Although structures of the kinds outlined above are not typical of illuminative or similar
approaches it is important that some kind of structure is involved. Parlett and Hamilton, for
example, introduce illuminative evaluation as being in three characteristic phases: investigators
observe; inquire further; and then seek to explain. They give an example of how these three
stages took place and overlapped, and with this three-stage framework an information profile is
assembled using data collected from four areas: observation, interviews, questionnaires and
tests, documentary and background sources (Parlett and Hamilton 1976, pp. 14-15). For course
development, training or other initiatives the range of methods available is wide. For evaluation
generally, focus groups and questionnaires, interviews and implementation logs, feedback and
testing methods are part of a menu of approaches.
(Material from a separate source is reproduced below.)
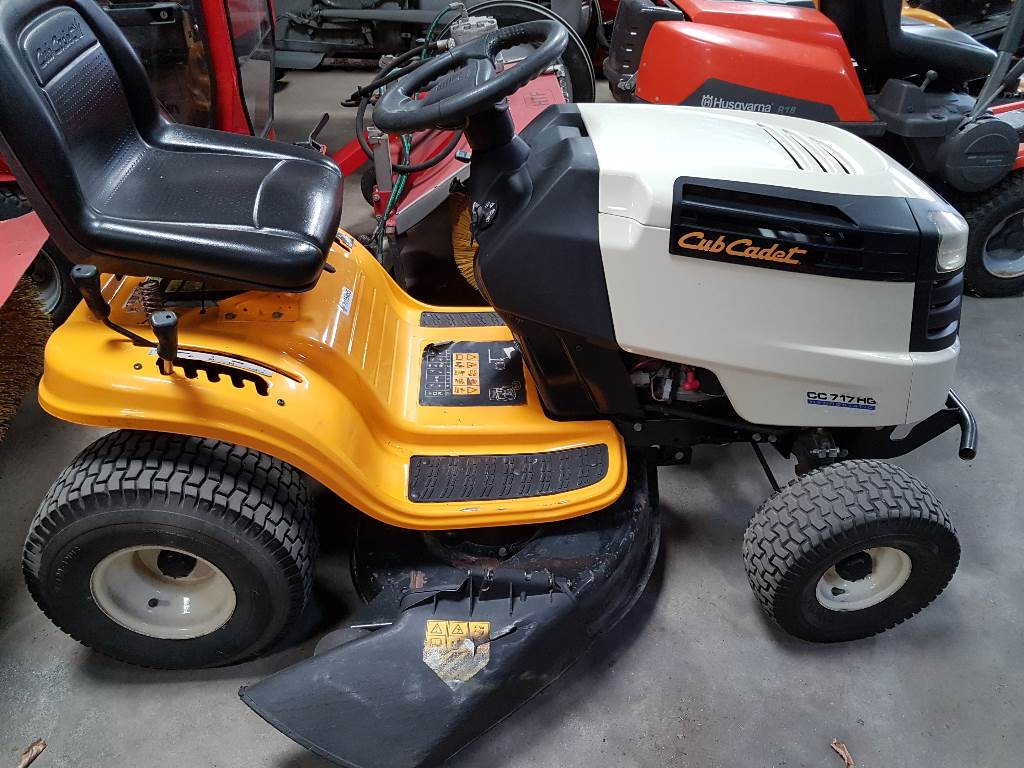 used cub cadet cc17gh riding mowers price 1 373 for sale mascus usa. Black Bedroom Furniture Sets. Home Design Ideas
One American list of evaluation tools for
projects involving interactive media contains 39 items, without including anything relating to an
ethnographic approach.

What all of these methods do is attempt to penetrate the complexities of social situations within
which evaluation of an initiative takes place, whether or not the evaluation is descriptive or
judgmental. Policy, project, documentation, process and outcome are not givens and the
evaluator relates to them in a variety of ways, using a variety of approaches. There is no
appropriate evaluation method, only the selection of an approach or approaches for a
particular situation, depending on the predominant assumptions of the evaluator, a project
team and the evaluation sponsors in some kind of understanding or negotiation. Determining
the strengths and weaknesses of a particular method is therefore itself an elusive process, and a
great deal of emphasis has to be laid on all the preliminary encounters and insights obtained
either at the beginning of the evaluation or, preferably, before the project and the evaluation
are launched. The evaluators statement of intent, terms of reference or contract therefore
needs to be clear about a number of agreed principles, though not necessarily, of course, in any
of the following vocabularies:

1. Prior clarification of the assumptions underpinning the project and the assumptions of

the evaluator. This could lead to identifying the style of evaluation that would be

appropriate whether based on objectives and measurement or a kind of joint

exploration between project and evaluation, whether autocratic and bureaucratic or


democratic. An important element in this clarification is identifying the source of

power for whom is the evaluation primarily intended and who can influence the

operation of the evaluation?

2. What is most wanted from an evaluation? Final calculation of whether the project has

been value-for-money? Ongoing feedback on implementation (is it working?), and

feedback to whom? What are the proposed outcomes? Are there already (eg in a

funding contract) defined objectives and expectations, possibly against existing baseline

data? Answers to such questions may determine whether to define the evaluation as

description and enlightenment, analysis and judgment.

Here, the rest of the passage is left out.